▶ [THE TASK]:
Check whether each statement below agrees with the text on the UK's pandemic recession, answering yes or no and quoting the deciding words: 1. The UK's second-quarter drop was smaller than Spain's. 2. The ONS reported two months of growth after the low point in April. 3. Rishi Sunak said no more jobs would be lost.

The grim second-quarter figures showed the UK suffered the biggest economic hit from the pandemic in western Europe, even beating Spain’s eye-watering 18.5 percent drop.
Chancellor Rishi Sunak said that the ONS figures “confirm that hard times are here”.
He said: ”Hundreds of thousands of people have already lost their jobs, and sadly in the coming months many more will.
“But while there are difficult choices to be made ahead, we will get through this, and I can assure people that nobody will be left without hope or opportunity.”
The ONS said the UK economy is now 22.1 percent smaller than it was at the end of 2019 and 17.2 percent below levels seen in February, despite two months of growth since the nadir of the recession in April when the UK was in full lockdown.
Jonathan Athow, a deputy national statistician at the ONS, said: “The recession brought on by the coronavirus pandemic has led to the biggest fall in quarterly GDP on record.

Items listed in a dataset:

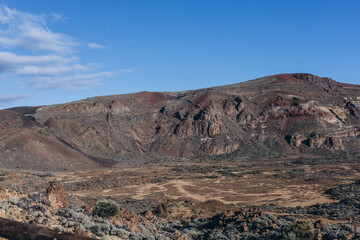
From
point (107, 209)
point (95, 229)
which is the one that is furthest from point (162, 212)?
point (95, 229)

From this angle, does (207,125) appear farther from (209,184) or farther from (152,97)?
(209,184)

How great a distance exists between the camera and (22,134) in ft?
203

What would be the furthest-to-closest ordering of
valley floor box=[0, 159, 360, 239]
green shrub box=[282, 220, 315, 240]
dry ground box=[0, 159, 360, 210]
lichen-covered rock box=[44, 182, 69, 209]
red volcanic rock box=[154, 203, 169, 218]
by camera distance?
dry ground box=[0, 159, 360, 210], red volcanic rock box=[154, 203, 169, 218], valley floor box=[0, 159, 360, 239], lichen-covered rock box=[44, 182, 69, 209], green shrub box=[282, 220, 315, 240]

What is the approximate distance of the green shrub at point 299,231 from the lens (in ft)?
49.2

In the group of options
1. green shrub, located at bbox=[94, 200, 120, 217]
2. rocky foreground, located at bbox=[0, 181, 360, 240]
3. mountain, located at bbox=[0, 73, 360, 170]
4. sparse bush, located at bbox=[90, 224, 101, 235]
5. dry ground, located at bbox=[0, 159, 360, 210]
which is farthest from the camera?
mountain, located at bbox=[0, 73, 360, 170]

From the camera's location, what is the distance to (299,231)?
50.8 feet

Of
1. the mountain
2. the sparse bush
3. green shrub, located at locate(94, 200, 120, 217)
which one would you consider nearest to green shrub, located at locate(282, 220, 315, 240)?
the sparse bush

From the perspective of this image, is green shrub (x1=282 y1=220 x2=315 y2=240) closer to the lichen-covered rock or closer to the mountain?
the lichen-covered rock

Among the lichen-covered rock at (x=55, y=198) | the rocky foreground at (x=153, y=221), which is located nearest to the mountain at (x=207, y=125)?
the rocky foreground at (x=153, y=221)

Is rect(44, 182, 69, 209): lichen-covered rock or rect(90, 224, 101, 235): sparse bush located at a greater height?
rect(44, 182, 69, 209): lichen-covered rock

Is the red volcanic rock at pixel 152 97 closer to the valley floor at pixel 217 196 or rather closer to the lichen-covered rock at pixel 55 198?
the valley floor at pixel 217 196

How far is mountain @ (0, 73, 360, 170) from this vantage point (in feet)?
256

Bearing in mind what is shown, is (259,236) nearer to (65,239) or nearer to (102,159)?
(65,239)

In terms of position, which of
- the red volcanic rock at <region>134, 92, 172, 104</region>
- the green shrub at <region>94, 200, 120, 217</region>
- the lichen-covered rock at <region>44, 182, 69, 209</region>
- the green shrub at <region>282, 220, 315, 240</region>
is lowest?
the green shrub at <region>282, 220, 315, 240</region>
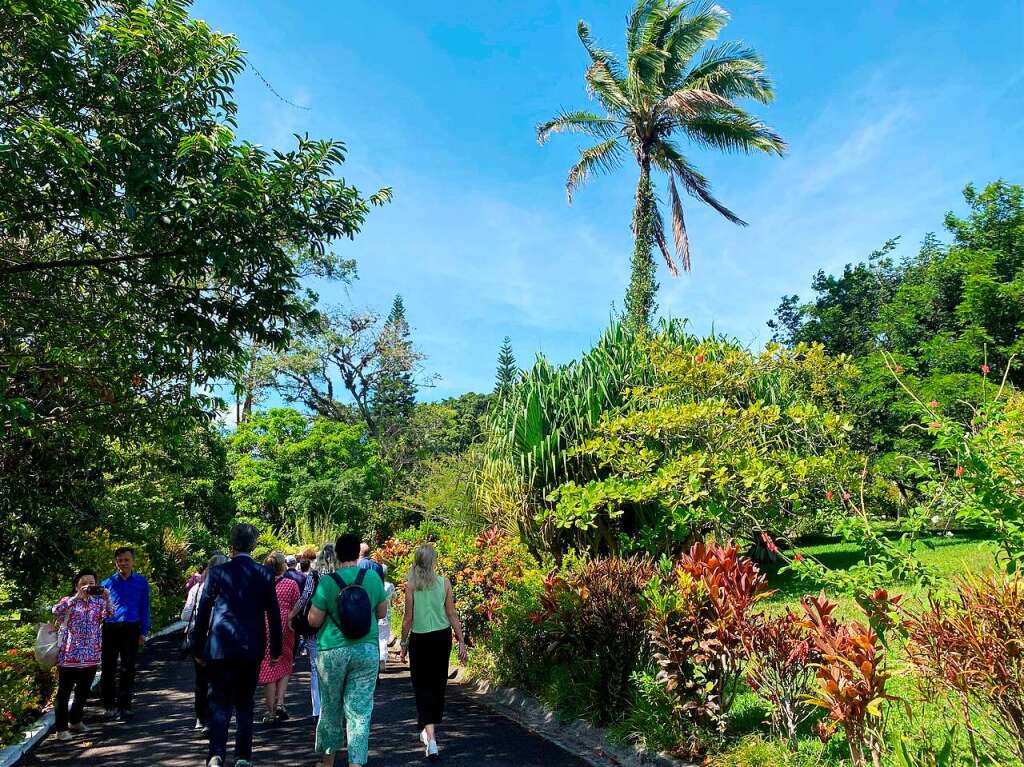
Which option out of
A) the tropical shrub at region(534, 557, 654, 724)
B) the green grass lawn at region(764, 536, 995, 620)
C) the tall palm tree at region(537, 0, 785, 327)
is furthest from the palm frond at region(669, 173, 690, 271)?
the tropical shrub at region(534, 557, 654, 724)

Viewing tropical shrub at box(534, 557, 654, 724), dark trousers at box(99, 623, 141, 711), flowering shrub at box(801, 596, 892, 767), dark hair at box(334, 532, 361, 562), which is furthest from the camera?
dark trousers at box(99, 623, 141, 711)

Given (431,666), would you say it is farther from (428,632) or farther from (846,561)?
(846,561)

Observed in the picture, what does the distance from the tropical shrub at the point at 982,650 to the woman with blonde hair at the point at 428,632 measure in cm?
348

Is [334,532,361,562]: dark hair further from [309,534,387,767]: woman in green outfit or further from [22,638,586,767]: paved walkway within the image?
[22,638,586,767]: paved walkway

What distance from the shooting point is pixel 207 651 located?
16.6 feet

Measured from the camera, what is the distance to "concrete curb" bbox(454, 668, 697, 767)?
534 cm

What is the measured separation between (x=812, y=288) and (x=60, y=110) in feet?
124

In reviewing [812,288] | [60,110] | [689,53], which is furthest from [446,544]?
[812,288]

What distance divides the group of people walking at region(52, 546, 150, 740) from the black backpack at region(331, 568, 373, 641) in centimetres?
321

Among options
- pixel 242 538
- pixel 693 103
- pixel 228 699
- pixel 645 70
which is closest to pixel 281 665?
pixel 228 699

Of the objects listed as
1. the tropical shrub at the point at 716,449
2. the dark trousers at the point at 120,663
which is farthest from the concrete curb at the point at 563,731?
the dark trousers at the point at 120,663

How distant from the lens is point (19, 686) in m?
6.26

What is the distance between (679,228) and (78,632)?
697 inches

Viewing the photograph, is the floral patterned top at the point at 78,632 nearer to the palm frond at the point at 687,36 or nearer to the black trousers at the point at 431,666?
the black trousers at the point at 431,666
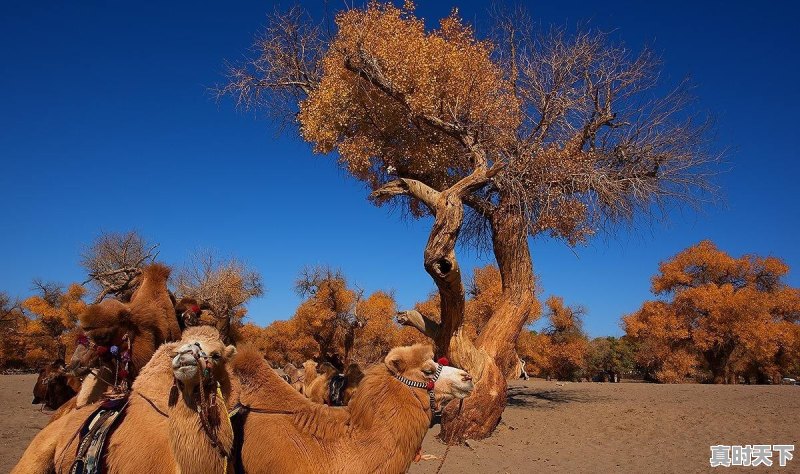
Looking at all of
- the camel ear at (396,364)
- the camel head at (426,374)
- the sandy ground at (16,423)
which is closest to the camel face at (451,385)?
the camel head at (426,374)

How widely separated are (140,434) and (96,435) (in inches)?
17.4

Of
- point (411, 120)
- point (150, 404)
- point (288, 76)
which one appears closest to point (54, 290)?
point (288, 76)

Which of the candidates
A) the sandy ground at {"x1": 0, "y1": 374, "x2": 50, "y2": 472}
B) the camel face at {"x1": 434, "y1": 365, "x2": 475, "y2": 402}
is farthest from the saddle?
the sandy ground at {"x1": 0, "y1": 374, "x2": 50, "y2": 472}

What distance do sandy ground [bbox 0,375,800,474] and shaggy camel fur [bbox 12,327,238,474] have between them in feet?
23.3

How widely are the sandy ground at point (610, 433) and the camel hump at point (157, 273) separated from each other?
680 centimetres

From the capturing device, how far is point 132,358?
5344 mm

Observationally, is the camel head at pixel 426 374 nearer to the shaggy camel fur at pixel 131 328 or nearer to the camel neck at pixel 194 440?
the camel neck at pixel 194 440

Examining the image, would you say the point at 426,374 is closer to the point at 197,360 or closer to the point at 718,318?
the point at 197,360

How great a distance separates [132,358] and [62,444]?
3.35 feet

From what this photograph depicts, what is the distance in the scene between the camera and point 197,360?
341cm

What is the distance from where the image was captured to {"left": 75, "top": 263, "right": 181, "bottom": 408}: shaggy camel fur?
5.22m

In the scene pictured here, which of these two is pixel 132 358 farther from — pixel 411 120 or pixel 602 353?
pixel 602 353

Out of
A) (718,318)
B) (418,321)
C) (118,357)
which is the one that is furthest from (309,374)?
(718,318)

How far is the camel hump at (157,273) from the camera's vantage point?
575 centimetres
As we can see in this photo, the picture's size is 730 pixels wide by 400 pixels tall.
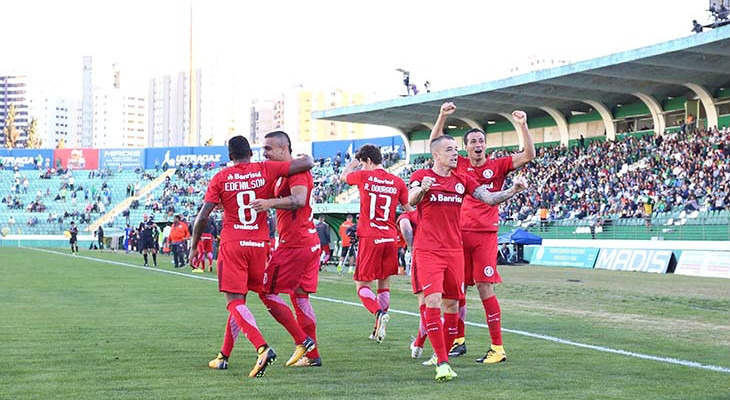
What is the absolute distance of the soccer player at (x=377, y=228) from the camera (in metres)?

▶ [TASK OUTPUT]:
1. No: "the UK suffered the biggest economic hit from the pandemic in western Europe, even beating Spain’s eye-watering 18.5 percent drop."
2. Yes: "despite two months of growth since the nadir of the recession in April"
3. No: "Hundreds of thousands of people have already lost their jobs, and sadly in the coming months many more will."